§ **DO THIS**: Copy every one of the data entries below line for line, without changing any wording, numbers or punctuation.

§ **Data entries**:
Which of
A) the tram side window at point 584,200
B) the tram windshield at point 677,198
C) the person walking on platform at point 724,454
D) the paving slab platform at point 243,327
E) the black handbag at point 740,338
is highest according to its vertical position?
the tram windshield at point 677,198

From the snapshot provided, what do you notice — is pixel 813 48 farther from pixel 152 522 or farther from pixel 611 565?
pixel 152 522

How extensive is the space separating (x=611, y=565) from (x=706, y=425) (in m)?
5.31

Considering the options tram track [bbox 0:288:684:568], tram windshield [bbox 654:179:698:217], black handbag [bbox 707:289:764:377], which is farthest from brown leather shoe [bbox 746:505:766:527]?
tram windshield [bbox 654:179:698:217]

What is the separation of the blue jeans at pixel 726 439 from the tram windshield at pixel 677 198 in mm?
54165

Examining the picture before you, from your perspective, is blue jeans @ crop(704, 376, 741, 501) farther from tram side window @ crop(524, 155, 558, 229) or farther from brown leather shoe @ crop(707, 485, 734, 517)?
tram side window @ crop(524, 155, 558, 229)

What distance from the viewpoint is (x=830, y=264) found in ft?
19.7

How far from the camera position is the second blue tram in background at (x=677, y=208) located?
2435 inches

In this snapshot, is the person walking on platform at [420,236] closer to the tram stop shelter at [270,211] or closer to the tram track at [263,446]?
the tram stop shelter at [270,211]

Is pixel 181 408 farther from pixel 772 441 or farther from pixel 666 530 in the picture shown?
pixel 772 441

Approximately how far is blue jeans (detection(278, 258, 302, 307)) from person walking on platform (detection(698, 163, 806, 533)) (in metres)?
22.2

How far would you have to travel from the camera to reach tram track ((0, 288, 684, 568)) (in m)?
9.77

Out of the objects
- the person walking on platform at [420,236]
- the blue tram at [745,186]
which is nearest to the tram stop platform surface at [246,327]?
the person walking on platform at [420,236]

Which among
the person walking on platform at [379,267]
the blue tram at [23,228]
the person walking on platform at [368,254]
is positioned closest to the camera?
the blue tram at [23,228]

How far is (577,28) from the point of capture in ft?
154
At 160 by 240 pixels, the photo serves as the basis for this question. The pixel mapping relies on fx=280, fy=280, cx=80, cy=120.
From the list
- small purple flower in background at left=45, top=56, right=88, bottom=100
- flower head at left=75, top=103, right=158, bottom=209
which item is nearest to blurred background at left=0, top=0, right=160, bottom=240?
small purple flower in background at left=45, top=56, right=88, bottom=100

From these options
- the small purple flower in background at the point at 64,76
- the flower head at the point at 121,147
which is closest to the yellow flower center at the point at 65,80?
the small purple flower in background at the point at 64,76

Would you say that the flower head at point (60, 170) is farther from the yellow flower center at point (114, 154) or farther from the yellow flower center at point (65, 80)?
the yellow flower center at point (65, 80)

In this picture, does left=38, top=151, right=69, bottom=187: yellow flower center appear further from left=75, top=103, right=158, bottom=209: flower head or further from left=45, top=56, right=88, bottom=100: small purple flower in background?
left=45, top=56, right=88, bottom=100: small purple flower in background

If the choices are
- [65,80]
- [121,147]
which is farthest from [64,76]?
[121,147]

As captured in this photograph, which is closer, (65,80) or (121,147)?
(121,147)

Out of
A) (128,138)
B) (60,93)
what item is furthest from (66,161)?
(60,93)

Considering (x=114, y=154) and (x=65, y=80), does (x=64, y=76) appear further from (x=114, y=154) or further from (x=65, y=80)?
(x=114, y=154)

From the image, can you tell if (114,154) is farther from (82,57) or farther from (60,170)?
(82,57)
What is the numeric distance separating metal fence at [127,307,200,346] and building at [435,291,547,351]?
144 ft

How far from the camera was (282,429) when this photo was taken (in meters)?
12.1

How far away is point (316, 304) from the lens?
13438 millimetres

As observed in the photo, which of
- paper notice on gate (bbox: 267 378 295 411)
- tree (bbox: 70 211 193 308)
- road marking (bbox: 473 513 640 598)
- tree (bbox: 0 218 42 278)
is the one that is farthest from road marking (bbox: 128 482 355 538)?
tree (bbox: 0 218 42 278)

§ **WRITTEN ANSWER**:
Which of
A) the tram side window at point 584,200
B) the tram windshield at point 677,198
C) the person walking on platform at point 724,454
D) the paving slab platform at point 243,327
E) the black handbag at point 740,338
is highest according to its vertical position?
the tram windshield at point 677,198

From the snapshot provided, what do you notice — is pixel 813 48 farther from pixel 152 522 or farther from pixel 611 565?
pixel 152 522

How extensive is the space separating (x=611, y=565) from (x=706, y=425) (in m)?
5.31

Considering the options tram track [bbox 0:288:684:568], tram windshield [bbox 654:179:698:217], black handbag [bbox 707:289:764:377], which is farthest from brown leather shoe [bbox 746:505:766:527]?
tram windshield [bbox 654:179:698:217]

What is the separation of the blue jeans at pixel 726 439 from the tram windshield at pixel 677 198 in mm?
54165

Examining the picture before you, from your perspective, is blue jeans @ crop(704, 376, 741, 501) farther from tram side window @ crop(524, 155, 558, 229) or farther from brown leather shoe @ crop(707, 485, 734, 517)?
tram side window @ crop(524, 155, 558, 229)

What distance from the viewpoint is (x=830, y=264) found in ft?
19.7

How far from the camera position is the second blue tram in background at (x=677, y=208) located?
2435 inches

In this snapshot, is the person walking on platform at [420,236] closer to the tram stop shelter at [270,211] or closer to the tram track at [263,446]?
the tram stop shelter at [270,211]

Is pixel 181 408 farther from pixel 772 441 or farther from pixel 666 530 in the picture shown?
pixel 772 441

Approximately how far is blue jeans (detection(278, 258, 302, 307)) from person walking on platform (detection(698, 163, 806, 533)) (in metres)?
22.2

How far would you have to travel from the camera to reach tram track ((0, 288, 684, 568)) (in m)?
9.77

Out of the objects
- the person walking on platform at [420,236]
- the blue tram at [745,186]
which is nearest to the tram stop platform surface at [246,327]?
the person walking on platform at [420,236]

Which among
the person walking on platform at [379,267]
the blue tram at [23,228]
the person walking on platform at [368,254]
is positioned closest to the camera?
the blue tram at [23,228]

How far is (577,28) from the point of capture in ft?
154
At 160 by 240 pixels, the photo serves as the basis for this question. The pixel mapping relies on fx=280, fy=280, cx=80, cy=120.
From the list
- small purple flower in background at left=45, top=56, right=88, bottom=100
- flower head at left=75, top=103, right=158, bottom=209
which item is nearest to blurred background at left=0, top=0, right=160, bottom=240?
small purple flower in background at left=45, top=56, right=88, bottom=100

From these options
- the small purple flower in background at the point at 64,76
- the flower head at the point at 121,147
which is closest to the yellow flower center at the point at 65,80?
the small purple flower in background at the point at 64,76

Would you say that the flower head at point (60, 170) is farther from the yellow flower center at point (114, 154) or farther from the yellow flower center at point (65, 80)?
the yellow flower center at point (65, 80)

In this picture, does left=38, top=151, right=69, bottom=187: yellow flower center appear further from left=75, top=103, right=158, bottom=209: flower head or further from left=45, top=56, right=88, bottom=100: small purple flower in background?
left=45, top=56, right=88, bottom=100: small purple flower in background

If the choices are
- [65,80]
- [121,147]
which is farthest from [64,76]?
[121,147]

As captured in this photograph, which is closer, (65,80) or (121,147)?
(121,147)

Out of
A) (128,138)
B) (60,93)
what item is furthest from (66,161)?
(60,93)

Considering (x=114, y=154) and (x=65, y=80), does (x=64, y=76) appear further from (x=114, y=154) or further from (x=65, y=80)?
(x=114, y=154)

From the image, can you tell if (114,154) is farther from (82,57) or farther from (60,170)?
(82,57)
What is the numeric distance separating metal fence at [127,307,200,346] and building at [435,291,547,351]?
144 ft

How far from the camera was (282,429) when this photo was taken (in meters)?
12.1

How far away is point (316, 304) from the lens?
13438 millimetres

As observed in the photo, which of
- paper notice on gate (bbox: 267 378 295 411)
- tree (bbox: 70 211 193 308)
- road marking (bbox: 473 513 640 598)
- tree (bbox: 0 218 42 278)
is the one that is farthest from road marking (bbox: 128 482 355 538)?
tree (bbox: 0 218 42 278)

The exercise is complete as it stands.